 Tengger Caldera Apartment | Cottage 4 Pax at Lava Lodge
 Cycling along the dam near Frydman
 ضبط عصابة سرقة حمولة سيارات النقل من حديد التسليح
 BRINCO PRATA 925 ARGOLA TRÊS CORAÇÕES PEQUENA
--
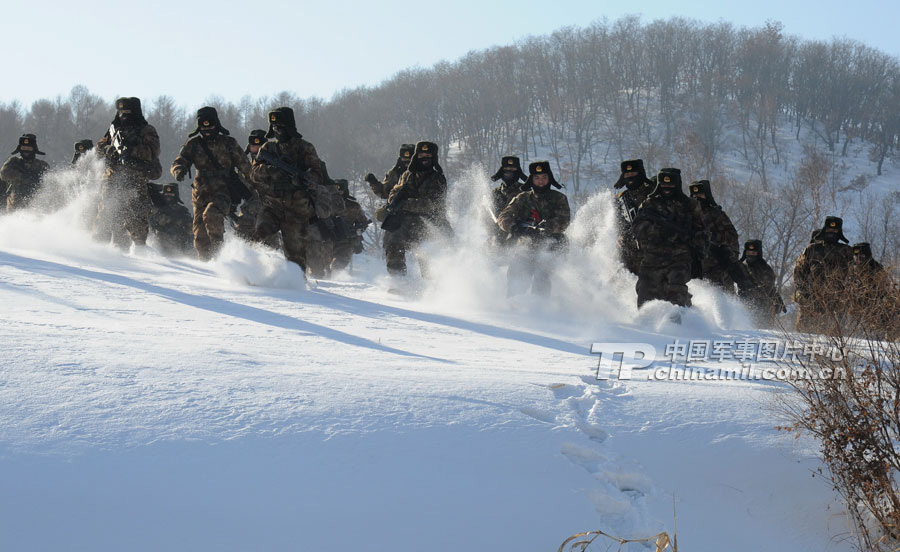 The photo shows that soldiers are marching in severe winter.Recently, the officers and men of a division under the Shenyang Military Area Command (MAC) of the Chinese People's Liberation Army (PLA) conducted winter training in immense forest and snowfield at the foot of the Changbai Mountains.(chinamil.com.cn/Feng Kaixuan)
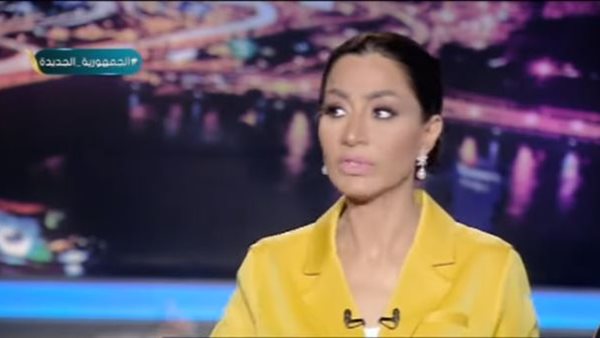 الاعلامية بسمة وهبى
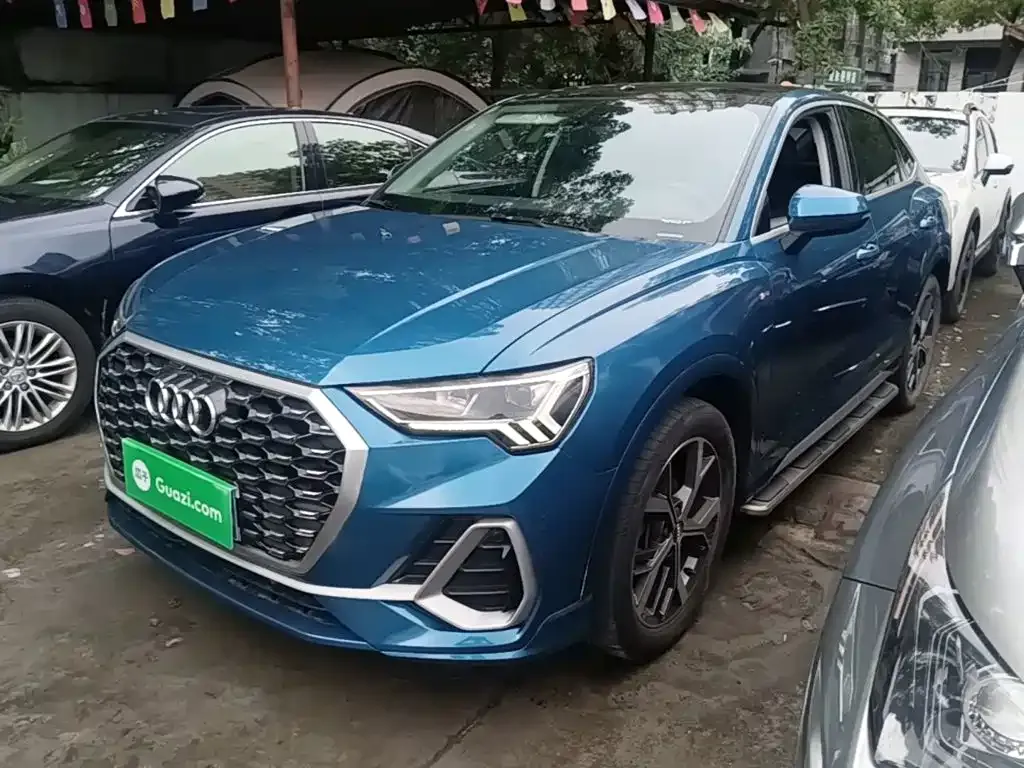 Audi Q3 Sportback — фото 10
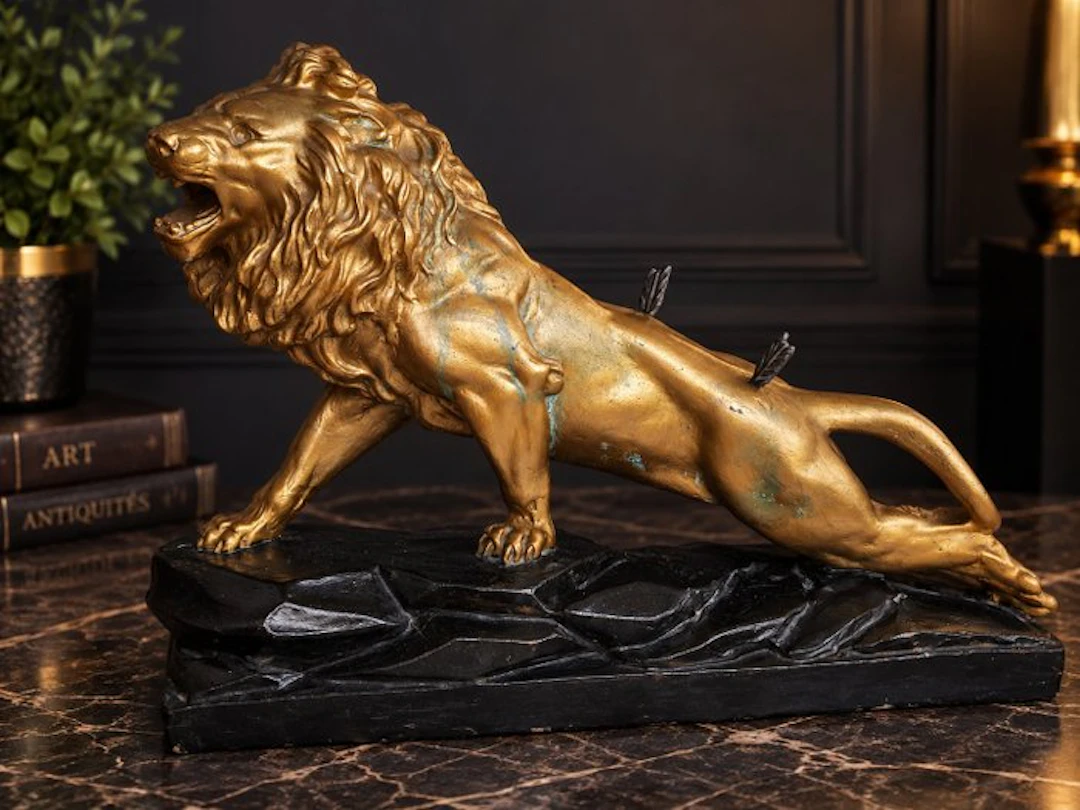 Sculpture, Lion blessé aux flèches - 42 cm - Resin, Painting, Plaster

#### Required work:
Having found the line with "الاعلامية بسمة وهبى" and the line with "Sculpture, Lion blessé" in the material above, write out exactly those two and every line between, leaving the pictures out.

#### Output for this task:
 الاعلامية بسمة وهبى
 Audi Q3 Sportback — фото 10
 Sculpture, Lion blessé aux flèches - 42 cm - Resin, Painting, Plaster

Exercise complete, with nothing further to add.